Is it necessary to provide compression therapy to heal a venous stasis ulcer?

When treating any wound, you must alleviate or minimize the causative factor for the wound to heal. 

Venous stasis ulcers are secondary to the edema caused by venous insufficiency. Unless the edema is relieved, it will be very difficult to heal the ulcer. According to the Wound, Ostomy and Continence Nurses Society, compression therapy is the gold standard of venous therapy. Compression therapy heals more venous leg ulcers and decreases healing time, compared to no compression. 

Compression bandages must be applied correctly. Always follow manufacturer’s instructions. These bandages should be applied from the base of the toes to the notch of the knee, below the patella. Therapeutic compression is usually 30–42 mm Hg at the ankle. 

Antiembolism hose or stockings are not designed for therapeutic compression, as their rates are at 15–17 mm Hg.
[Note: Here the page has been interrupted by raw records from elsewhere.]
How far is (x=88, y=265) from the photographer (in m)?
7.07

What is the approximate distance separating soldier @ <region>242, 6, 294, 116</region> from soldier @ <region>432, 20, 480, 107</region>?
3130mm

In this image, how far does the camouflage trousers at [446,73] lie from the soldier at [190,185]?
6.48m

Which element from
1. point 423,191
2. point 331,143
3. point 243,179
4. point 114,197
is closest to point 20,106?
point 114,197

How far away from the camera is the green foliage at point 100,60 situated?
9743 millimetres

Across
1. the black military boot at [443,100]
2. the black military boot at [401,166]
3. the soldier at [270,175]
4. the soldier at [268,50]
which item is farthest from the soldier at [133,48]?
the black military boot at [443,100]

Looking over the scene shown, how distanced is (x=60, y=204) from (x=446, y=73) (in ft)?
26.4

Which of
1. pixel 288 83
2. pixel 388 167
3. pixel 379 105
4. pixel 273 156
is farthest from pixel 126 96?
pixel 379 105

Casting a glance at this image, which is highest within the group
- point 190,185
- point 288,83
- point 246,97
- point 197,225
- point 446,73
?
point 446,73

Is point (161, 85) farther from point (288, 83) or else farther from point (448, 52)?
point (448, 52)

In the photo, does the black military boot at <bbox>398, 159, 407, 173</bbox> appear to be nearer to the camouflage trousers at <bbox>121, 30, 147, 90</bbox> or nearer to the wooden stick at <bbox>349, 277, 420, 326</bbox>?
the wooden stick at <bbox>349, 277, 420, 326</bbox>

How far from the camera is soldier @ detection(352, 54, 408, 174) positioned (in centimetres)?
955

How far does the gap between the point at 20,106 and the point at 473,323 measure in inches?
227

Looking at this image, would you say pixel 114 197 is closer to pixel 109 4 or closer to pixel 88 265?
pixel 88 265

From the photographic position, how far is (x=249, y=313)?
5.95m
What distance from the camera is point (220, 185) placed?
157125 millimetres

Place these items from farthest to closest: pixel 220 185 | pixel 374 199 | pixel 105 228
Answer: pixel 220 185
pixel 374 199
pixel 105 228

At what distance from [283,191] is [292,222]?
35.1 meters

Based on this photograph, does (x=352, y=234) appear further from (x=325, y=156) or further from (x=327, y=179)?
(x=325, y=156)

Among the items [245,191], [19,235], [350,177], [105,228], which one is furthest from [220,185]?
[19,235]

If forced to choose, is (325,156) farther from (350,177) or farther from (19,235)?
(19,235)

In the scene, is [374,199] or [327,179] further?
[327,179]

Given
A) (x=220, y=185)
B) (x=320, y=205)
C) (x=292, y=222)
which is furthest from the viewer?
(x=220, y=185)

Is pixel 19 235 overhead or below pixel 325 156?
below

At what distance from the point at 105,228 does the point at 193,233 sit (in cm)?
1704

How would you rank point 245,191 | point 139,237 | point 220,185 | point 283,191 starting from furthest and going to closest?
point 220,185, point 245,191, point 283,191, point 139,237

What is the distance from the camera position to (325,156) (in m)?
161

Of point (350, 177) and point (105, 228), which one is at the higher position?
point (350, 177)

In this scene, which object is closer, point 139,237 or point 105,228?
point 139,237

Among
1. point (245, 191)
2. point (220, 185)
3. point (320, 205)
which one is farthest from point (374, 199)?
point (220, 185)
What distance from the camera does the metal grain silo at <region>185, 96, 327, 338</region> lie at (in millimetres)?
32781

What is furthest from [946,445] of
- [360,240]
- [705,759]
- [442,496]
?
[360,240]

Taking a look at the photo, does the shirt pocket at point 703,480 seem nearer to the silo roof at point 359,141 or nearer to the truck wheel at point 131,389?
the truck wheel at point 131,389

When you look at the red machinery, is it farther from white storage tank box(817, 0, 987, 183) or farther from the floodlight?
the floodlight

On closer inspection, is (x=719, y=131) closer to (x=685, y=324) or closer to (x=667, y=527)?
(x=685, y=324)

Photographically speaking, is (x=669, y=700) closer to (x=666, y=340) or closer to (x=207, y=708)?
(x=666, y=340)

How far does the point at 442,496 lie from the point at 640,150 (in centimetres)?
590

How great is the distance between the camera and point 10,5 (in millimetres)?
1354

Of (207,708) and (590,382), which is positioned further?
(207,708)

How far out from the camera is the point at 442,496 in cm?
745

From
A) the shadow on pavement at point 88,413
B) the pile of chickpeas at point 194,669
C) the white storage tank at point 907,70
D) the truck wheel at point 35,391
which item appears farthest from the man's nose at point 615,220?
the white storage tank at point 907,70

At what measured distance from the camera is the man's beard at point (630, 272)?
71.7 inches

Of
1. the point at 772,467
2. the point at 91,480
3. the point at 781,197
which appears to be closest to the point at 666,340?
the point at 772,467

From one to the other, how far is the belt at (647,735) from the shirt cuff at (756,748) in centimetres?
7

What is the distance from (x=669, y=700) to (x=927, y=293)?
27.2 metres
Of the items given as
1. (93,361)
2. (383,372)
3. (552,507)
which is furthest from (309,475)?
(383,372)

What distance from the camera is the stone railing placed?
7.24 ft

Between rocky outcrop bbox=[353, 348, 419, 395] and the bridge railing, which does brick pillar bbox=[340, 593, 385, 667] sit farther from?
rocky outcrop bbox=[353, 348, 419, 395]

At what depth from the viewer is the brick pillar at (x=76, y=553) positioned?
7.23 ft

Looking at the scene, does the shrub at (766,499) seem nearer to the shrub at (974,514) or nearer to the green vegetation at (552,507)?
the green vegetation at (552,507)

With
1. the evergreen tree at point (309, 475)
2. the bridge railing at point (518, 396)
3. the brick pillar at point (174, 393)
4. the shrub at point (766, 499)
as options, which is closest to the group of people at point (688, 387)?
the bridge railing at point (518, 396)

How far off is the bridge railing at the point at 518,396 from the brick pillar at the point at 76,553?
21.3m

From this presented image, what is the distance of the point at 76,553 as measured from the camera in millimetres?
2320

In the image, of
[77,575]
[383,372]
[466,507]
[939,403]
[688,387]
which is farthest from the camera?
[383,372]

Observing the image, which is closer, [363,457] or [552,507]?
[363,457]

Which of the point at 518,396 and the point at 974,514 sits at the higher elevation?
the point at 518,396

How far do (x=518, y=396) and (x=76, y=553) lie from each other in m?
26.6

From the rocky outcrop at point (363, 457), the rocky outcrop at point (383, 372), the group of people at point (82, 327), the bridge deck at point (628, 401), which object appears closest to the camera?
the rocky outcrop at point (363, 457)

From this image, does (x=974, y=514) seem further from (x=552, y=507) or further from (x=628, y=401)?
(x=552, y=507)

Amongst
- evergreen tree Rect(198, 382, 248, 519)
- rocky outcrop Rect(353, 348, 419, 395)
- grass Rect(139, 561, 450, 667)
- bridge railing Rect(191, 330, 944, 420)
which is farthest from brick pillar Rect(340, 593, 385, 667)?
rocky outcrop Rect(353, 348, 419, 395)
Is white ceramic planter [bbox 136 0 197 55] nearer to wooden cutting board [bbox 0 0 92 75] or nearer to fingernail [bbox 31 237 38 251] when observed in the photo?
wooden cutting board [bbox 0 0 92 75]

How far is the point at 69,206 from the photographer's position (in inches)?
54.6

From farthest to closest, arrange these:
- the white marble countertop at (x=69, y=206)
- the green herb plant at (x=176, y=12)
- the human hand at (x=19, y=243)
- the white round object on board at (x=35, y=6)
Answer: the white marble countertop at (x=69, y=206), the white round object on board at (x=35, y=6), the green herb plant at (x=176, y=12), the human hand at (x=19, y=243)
Therapeutic compression can be provided by rated bandages, stockings, boots and orthoses. Typically, if the resident currently has a wound or active edema, compression bandages are the easiest to apply. 

Compression selection should be based on careful assessment of the resident. If the resident is ambulatory, inelastic bandages or short stretch wraps, such as an Unna boot, can be utilized. Inelastic bandages or short stretch wraps require ambulation to force the calf pump to contract against the bandage. If the resident is non-ambulatory, then elastic bandages or long stretch wraps can be utilized, as they don’t rely on ambulation to achieve a therapeutic level of compression. 

Once the wound is healed and/or the edema is under control, the resident must continue to utilize compression therapy or the edema will return.